(Questions about scene geometry)
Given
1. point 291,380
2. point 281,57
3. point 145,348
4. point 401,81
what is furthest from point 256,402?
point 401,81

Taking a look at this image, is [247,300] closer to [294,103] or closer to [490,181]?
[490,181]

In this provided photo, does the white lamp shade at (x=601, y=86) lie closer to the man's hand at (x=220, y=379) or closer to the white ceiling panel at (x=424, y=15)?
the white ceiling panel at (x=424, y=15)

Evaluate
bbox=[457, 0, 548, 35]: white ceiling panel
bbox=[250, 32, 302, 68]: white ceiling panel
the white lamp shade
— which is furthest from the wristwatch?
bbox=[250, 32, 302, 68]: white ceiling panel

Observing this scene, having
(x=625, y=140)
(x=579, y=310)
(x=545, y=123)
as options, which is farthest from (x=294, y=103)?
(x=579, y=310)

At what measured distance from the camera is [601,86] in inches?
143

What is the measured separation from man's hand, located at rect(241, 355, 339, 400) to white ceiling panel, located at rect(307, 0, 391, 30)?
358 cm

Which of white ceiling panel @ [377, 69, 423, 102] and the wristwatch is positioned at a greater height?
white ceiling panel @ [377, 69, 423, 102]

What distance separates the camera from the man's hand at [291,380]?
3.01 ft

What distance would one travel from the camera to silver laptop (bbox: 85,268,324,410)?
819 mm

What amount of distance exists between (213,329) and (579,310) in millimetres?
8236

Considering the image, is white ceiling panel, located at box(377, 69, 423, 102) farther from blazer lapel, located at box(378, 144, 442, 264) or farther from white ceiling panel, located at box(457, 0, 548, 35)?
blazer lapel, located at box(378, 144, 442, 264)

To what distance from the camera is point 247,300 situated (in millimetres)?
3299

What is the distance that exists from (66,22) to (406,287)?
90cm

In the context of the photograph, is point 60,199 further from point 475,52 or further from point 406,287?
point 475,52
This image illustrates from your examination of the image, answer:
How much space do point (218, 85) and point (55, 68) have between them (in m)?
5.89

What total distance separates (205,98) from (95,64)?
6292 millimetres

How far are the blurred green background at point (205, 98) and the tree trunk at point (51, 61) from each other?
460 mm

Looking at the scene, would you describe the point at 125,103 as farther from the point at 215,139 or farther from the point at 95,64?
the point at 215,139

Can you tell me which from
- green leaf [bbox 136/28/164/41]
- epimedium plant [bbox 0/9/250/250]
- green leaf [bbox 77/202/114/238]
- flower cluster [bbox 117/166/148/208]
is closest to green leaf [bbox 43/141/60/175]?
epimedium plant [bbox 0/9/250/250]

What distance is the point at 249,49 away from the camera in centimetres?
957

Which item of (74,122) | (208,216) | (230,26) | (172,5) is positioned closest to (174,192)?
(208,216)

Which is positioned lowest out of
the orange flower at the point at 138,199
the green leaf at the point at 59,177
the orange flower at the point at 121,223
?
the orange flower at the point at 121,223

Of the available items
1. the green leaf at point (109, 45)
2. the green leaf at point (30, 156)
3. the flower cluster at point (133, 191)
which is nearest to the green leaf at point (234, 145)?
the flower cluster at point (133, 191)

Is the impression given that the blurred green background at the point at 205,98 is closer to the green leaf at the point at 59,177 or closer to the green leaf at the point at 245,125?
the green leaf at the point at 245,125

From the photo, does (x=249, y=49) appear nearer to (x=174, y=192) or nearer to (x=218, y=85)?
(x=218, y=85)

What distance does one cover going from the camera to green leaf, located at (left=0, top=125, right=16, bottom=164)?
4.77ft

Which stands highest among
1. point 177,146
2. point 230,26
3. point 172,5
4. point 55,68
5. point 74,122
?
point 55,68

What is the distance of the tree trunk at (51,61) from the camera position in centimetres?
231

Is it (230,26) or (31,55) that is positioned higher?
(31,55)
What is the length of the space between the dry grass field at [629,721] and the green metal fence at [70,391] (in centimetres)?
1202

* **WHAT TO PRODUCE**
Transcribe all of the lines in the records precisely.

* **RESPONSE TO THE EXERCISE**
Given
1. point 291,380
2. point 281,57
3. point 145,348
4. point 401,81
what is furthest from point 256,402?
point 401,81

Taking a look at this image, is [247,300] closer to [294,103] or closer to [490,181]?
[490,181]

In this provided photo, does the white lamp shade at (x=601, y=86) lie closer to the man's hand at (x=220, y=379) or closer to the white ceiling panel at (x=424, y=15)?
the white ceiling panel at (x=424, y=15)

Evaluate
bbox=[457, 0, 548, 35]: white ceiling panel
bbox=[250, 32, 302, 68]: white ceiling panel
the white lamp shade
— which is furthest from the wristwatch?
bbox=[250, 32, 302, 68]: white ceiling panel

Observing this scene, having
(x=625, y=140)
(x=579, y=310)
(x=545, y=123)
as options, which is farthest from (x=294, y=103)?
(x=579, y=310)

At what measured distance from the camera is [601,86] in inches?
143

What is the measured separation from man's hand, located at rect(241, 355, 339, 400) to white ceiling panel, located at rect(307, 0, 391, 30)?
358 cm

Which of white ceiling panel @ [377, 69, 423, 102] and the wristwatch is positioned at a greater height?
white ceiling panel @ [377, 69, 423, 102]

What distance separates the camera from the man's hand at [291,380]?
3.01 ft

What distance would one travel from the camera to silver laptop (bbox: 85,268,324,410)?
819 mm

What amount of distance exists between (213,329) and (579,310) in millimetres?
8236

Considering the image, is white ceiling panel, located at box(377, 69, 423, 102) farther from blazer lapel, located at box(378, 144, 442, 264) or farther from white ceiling panel, located at box(457, 0, 548, 35)?
blazer lapel, located at box(378, 144, 442, 264)

To what distance from the camera is point 247,300 situated (in millimetres)?
3299

What is the distance that exists from (66,22) to (406,287)?
90cm

In the context of the photograph, is point 60,199 further from point 475,52 or further from point 406,287?
point 475,52
This image illustrates from your examination of the image, answer:
How much space do point (218, 85) and point (55, 68) have between them (in m)?
5.89

What total distance separates (205,98) from (95,64)?
6292 millimetres

How far are the blurred green background at point (205, 98) and the tree trunk at point (51, 61) from each other?
460 mm

Looking at the scene, would you describe the point at 125,103 as farther from the point at 215,139 or farther from the point at 95,64?
the point at 215,139

Can you tell me which from
- green leaf [bbox 136/28/164/41]
- epimedium plant [bbox 0/9/250/250]
- green leaf [bbox 77/202/114/238]
- flower cluster [bbox 117/166/148/208]
is closest to green leaf [bbox 43/141/60/175]?
epimedium plant [bbox 0/9/250/250]

What distance is the point at 249,49 away from the camera in centimetres?
957

Which item of (74,122) | (208,216) | (230,26) | (172,5) is positioned closest to (174,192)?
(208,216)

Which is positioned lowest out of
the orange flower at the point at 138,199
the green leaf at the point at 59,177
the orange flower at the point at 121,223
?
the orange flower at the point at 121,223

Of the available items
1. the green leaf at point (109, 45)
2. the green leaf at point (30, 156)
3. the flower cluster at point (133, 191)
which is nearest to the green leaf at point (234, 145)?
the flower cluster at point (133, 191)

Is the impression given that the blurred green background at the point at 205,98 is closer to the green leaf at the point at 59,177 or closer to the green leaf at the point at 245,125?
the green leaf at the point at 245,125

From the photo, does (x=249, y=49) appear nearer to (x=174, y=192) or nearer to (x=218, y=85)?
(x=218, y=85)

What distance does one cover going from the camera to green leaf, located at (left=0, top=125, right=16, bottom=164)?
4.77ft

Which stands highest among
1. point 177,146
2. point 230,26
3. point 172,5
4. point 55,68
5. point 74,122
?
point 55,68

What is the distance of the tree trunk at (51,61) from the camera position in centimetres?
231

Is it (230,26) or (31,55) that is positioned higher?
(31,55)
What is the length of the space between the dry grass field at [629,721] and the green metal fence at [70,391] (in centimetres)?
1202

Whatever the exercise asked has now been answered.